A rua chamava-se assim por causa de um palácio pertença da família Jordão que, à época, ainda não sabia que viria a ser centro cultural.
Na rua vila flor também havia um café: o Danúbio (quer dizer, não era bem lá, era em frente, a morada oficial era Av. D. Afonso Henriques, mas nós tínhamo-lo tomada de assalto e agora era nosso). Era lá que a muidagem e a “graúdagem” se juntavam para ver televisão, no tempo em que esta era muito mais rara do que um ipad, um iphone 5 ou até mesmo uma 4L cor-de-rosa.
Na rua vila flor não havia um jardim. Mas havia-o no palácio Vila flor, que comunicava com a rua por ruelas secretas que foram, nos tempos quentes de 75, a saída salvadora daqueles que por lá haviam brincado e que naquele dia tinham sido feitos prisioneiros num comício por terem cometido o crime de participarem num comício que não era das forças democráticas.
Na rua vila flor as casas não tinham as cores do arco-íris, mas as nossas brincadeiras, as nossas corridas de carrinhos de rolamentos, os nossos “esconde-esconde”, as nossas peças de teatro no sótão dos meus pais, davam-nos mais felicidade que um pote de ouro.
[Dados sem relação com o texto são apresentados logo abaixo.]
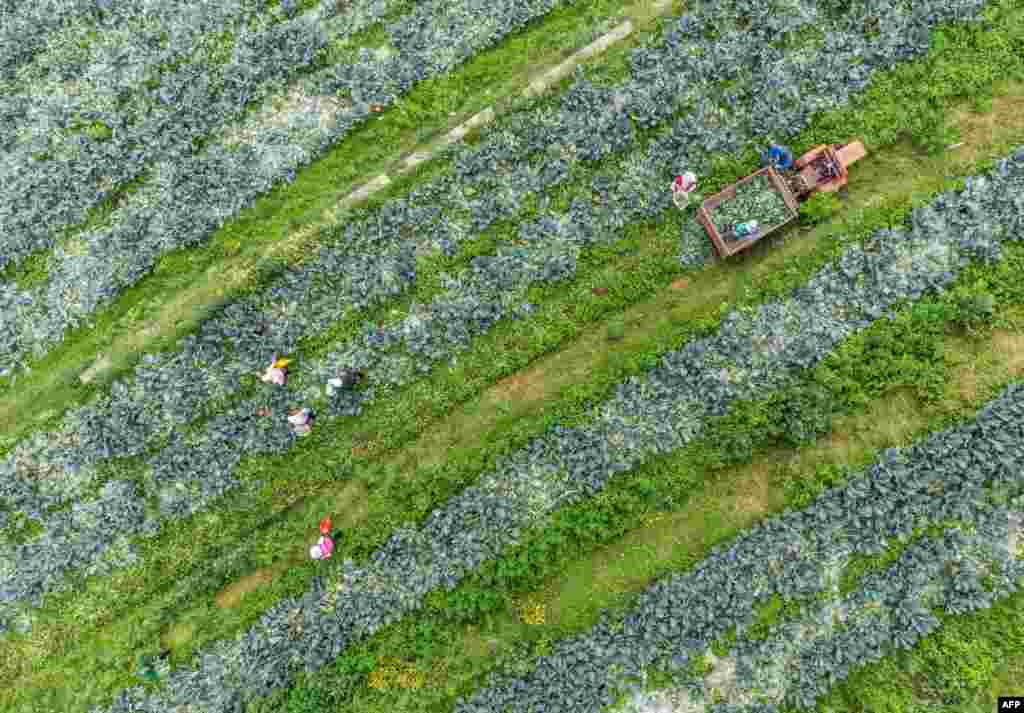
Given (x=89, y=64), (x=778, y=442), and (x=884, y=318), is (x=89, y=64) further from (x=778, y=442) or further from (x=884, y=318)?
(x=884, y=318)

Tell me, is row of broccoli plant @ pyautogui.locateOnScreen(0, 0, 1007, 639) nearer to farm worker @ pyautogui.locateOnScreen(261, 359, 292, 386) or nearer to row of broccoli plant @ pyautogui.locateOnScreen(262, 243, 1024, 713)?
farm worker @ pyautogui.locateOnScreen(261, 359, 292, 386)

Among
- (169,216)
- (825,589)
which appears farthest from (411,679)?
(169,216)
Na rua vila flor as casas era quase todas brancas, mas a mistura de gentes, de culturas, de partilha de bens e de sorrisos, fazia-nos mais diversos do que as cores do arco-íris.
Na rua vila flor não havia escola. Mas havia uma tipografia – a tipografia Maia – onde eu aprendi a mexer em letras, a formas palavras sem o saber, muito antes da D. Inês mo ter ensinado.
Na rua vila flor não havia uma horta, mas havia o quintal da D. Primavera, com laranjeiras perfumadas que nós teimávamos em transformar em alvos preferenciais das nossas fisgas, mesmo que, depois a boa senhora no-las oferecesse quando nos chamava da sua janela.
Na rua vila flor também havia quem amasse (e quem odiasse), quem se desembaraçasse dos seus podres e quem não conseguisse fazê-lo, quem jogasse à bola, não no recreio mas ao fundo, junto ao rio de Couros. Mas não. Chega! vou voltar ao livro que as memórias são infindas e o tempo está a esgotar-se
E depois disto, voltei ao livro. Ainda não o acabei. Vou em janeiro. Prometo que em outubro darei notícias.

AH! Espero que já tenha aprendido a fazer contas de dividir!
É que, para quem não esteve cá no ano passado, este senhor aqui sentado ao meu lado, teve um problema a resolver com as frações. Este senhor, que advoga, escreve e estaciona carros nos poveiros, também foi em tempos, uma criança dada mais às letras do que aos números. Vai daí, quando finalmente a professora D. Laura conseguiu ensiná-lo a dividir, o Pedrinho presenteou-a com uma bela redação! Foi o princípio de uma perfeita relação, nem sempre calma como convém em qualquer relação, com os papéis: hoje conta já com um palmarés digno de atenção, a saber:
Aos 11, entre rapazes de 16 e 17, empatou o primeiro lugar dos jogos florais da escola com um rapaz de 12, hoje um conhecido político. Aos 13, perdeu para o mesmo menino, mas levou o 2.º e o 3.º prémios. Aos 16, ganhou (finalmente sozinho), porque o menino político entrou na Universidade. No ano seguinte entrou ele, na de Coimbra, e andou com Torga no trólei 3, mas nunca se falaram. Profissionalmente, foi dos primeiros advogados a ganhar o Prémio Lopes Cardoso, com um artigo publicado, primeiro, na prestigiada Revista da Ordem dos Advogados e, depois, em livro. Decidiu publicar apenas aos 40, porque queria saber, e escrever, mais. Em 2012 foi agraciado com o prémio de poesia do Museu Nacional da Imprensa. A Manhã do Mundo aparece a meio do seu «dia», sendo o seu primeiro romance.
(isto fui copiar à net. Vantagens das novas tecnologias!
Pedro Guilherme Moreira podia não saber fazer contas de dividir, mas soube multiplicar o seu dom de contar a História com sabor a história, de somar os factos da História à brisa da ficção, de subtrair os olhares uniformes deste facto, fracionando-os em vários avos de diferentes olhares.